◆ WORK INSTRUCTION ◆
Records follow. Print exactly the lines from the one that has "iphone-7-koncept--SvetApple" through the one that has "Рецепт Салат из", inclusive, and omit the pictures.

◆ EXERCISE INPUT ◆
Content starts
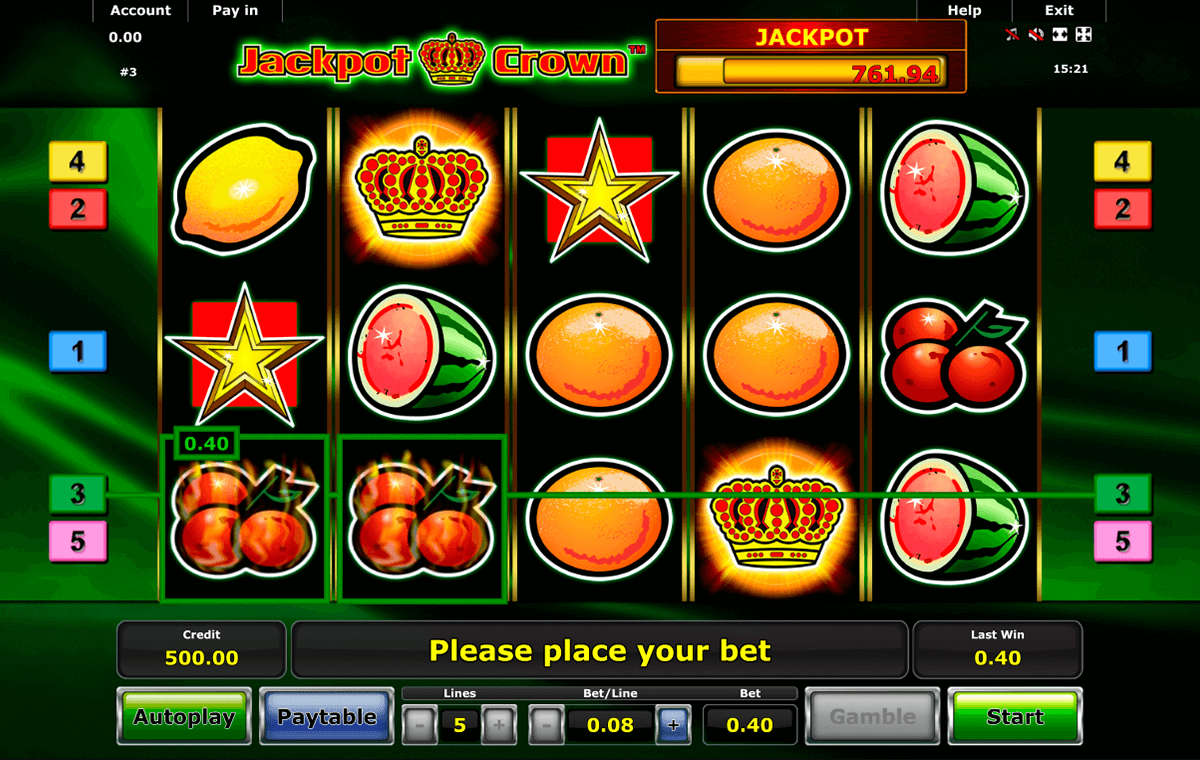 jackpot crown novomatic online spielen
Content ends
Content starts
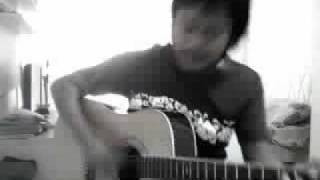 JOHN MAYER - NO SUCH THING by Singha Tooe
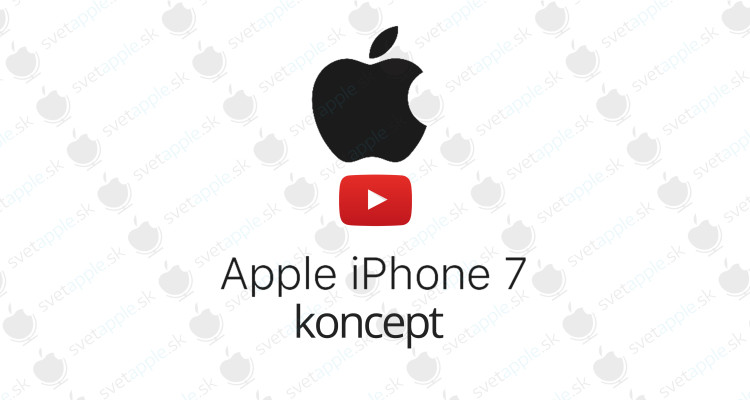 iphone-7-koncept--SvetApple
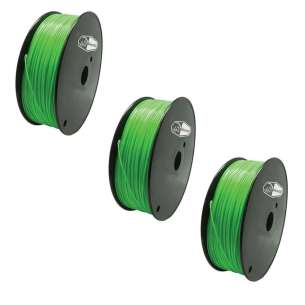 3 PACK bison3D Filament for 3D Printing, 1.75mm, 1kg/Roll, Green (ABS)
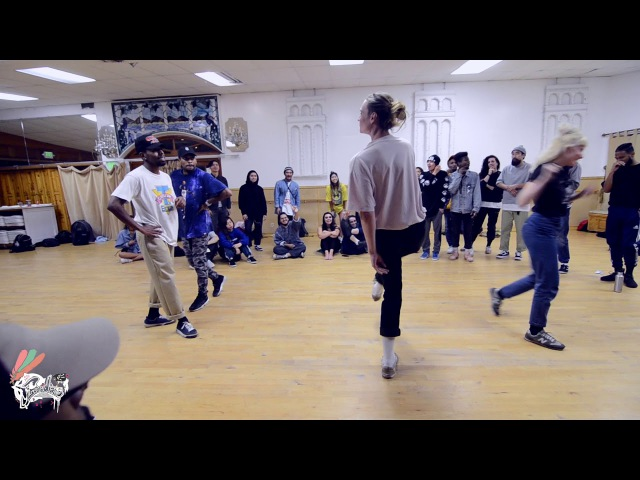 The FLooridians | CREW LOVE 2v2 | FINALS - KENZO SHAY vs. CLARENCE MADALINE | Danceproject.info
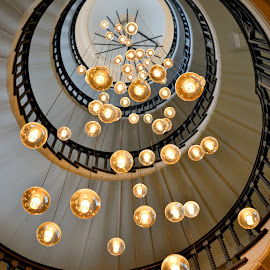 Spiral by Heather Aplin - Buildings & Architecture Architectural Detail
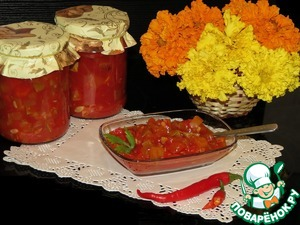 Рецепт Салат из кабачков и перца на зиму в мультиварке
Content ends
Content starts
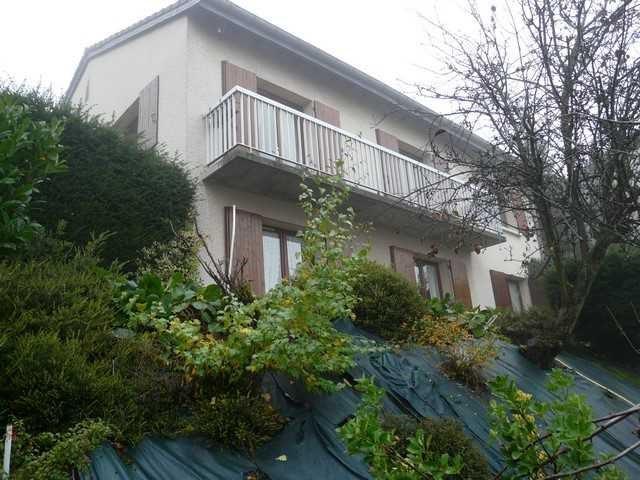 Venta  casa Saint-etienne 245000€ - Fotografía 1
Content ends
◆ REPLY ◆
 iphone-7-koncept--SvetApple
 3 PACK bison3D Filament for 3D Printing, 1.75mm, 1kg/Roll, Green (ABS)
 The FLooridians | CREW LOVE 2v2 | FINALS - KENZO SHAY vs. CLARENCE MADALINE | Danceproject.info
 Spiral by Heather Aplin - Buildings & Architecture Architectural Detail
 Рецепт Салат из кабачков и перца на зиму в мультиварке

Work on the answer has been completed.